▶ **Instrução dada 1**
Segundo o texto sobre honorários advocatícios, em que data aconteceu a sessão da 2ª Turma do STJ?
▶ **Instrução dada 2**
Copie do texto sobre honorários advocatícios o trecho que começa nas palavras que contêm "Nada obstante as" e termina em "causa de elevado valor.".
::: Texto :::
Nada obstante as vitórias já alcançadas, a luta contra o aviltamento dos honorários advocatícios continua árdua.

13/4/2023

Repercutiu, recentemente, o inconformismo do Ministro Herman Benjamin, Magistrado do Superior Tribunal de Justiça – STJ –, acerca da Tese alusiva ao Tema Repetitivo nº 1076, na qual foi definida a impossibilidade de os honorários advocatícios sucumbenciais serem arbitrados por equidade em causas de elevado valor.

Na sessão da 2ª Turma do STJ, realizada em 21 de março de 2023, o Recurso Especial 1.783.008/SP foi provido, por unanimidade, para condenar o Fisco ao pagamento de honorários advocatícios sucumbenciais em consonância com o disposto no art. 85, §§ 3º e 5º, do CPC, afastando-se, por conseguinte, a incidência do § 8º em causa de elevado valor. 

No sobredito julgamento, houve, no entanto, eloquente ressalva: “Esse é um dos muitos exemplos que temos em que, ao aplicarmos a posição vencedora por maioria de votos na Corte Especial, nós estamos chancelando aqui no STJ honorários que são absolutamente incompatíveis com o sentido de Justiça.”
::: Trechos dos registros :::
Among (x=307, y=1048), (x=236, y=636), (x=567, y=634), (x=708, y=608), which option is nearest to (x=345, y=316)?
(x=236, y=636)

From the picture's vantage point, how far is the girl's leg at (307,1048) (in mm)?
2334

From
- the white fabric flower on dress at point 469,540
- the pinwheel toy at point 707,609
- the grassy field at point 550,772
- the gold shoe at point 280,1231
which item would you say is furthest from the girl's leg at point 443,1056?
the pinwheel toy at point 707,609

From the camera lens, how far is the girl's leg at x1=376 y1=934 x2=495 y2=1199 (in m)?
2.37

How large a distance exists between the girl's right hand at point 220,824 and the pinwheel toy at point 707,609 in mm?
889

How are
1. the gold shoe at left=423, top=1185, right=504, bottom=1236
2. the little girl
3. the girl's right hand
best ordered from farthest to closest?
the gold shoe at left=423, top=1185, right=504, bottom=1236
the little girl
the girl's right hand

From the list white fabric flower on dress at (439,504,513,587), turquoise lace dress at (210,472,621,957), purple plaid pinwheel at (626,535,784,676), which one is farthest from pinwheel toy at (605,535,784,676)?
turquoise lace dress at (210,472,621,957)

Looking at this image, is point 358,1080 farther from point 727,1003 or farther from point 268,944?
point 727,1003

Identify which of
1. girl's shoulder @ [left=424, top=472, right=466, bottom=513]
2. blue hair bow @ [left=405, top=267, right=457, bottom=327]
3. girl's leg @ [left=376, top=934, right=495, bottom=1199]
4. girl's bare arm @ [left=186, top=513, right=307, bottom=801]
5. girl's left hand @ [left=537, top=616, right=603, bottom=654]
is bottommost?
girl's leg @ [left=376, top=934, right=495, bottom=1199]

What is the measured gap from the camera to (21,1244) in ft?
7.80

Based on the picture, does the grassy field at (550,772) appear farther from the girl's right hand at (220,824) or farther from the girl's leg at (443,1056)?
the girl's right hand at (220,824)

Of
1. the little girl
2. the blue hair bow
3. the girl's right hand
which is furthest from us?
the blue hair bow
:::
▶ **Solução do exercício 1**
Em 21 de março de 2023.

▶ **Solução do exercício 2**
Nada obstante as vitórias já alcançadas, a luta contra o aviltamento dos honorários advocatícios continua árdua.

13/4/2023

Repercutiu, recentemente, o inconformismo do Ministro Herman Benjamin, Magistrado do Superior Tribunal de Justiça – STJ –, acerca da Tese alusiva ao Tema Repetitivo nº 1076, na qual foi definida a impossibilidade de os honorários advocatícios sucumbenciais serem arbitrados por equidade em causas de elevado valor.

Na sessão da 2ª Turma do STJ, realizada em 21 de março de 2023, o Recurso Especial 1.783.008/SP foi provido, por unanimidade, para condenar o Fisco ao pagamento de honorários advocatícios sucumbenciais em consonância com o disposto no art. 85, §§ 3º e 5º, do CPC, afastando-se, por conseguinte, a incidência do § 8º em causa de elevado valor.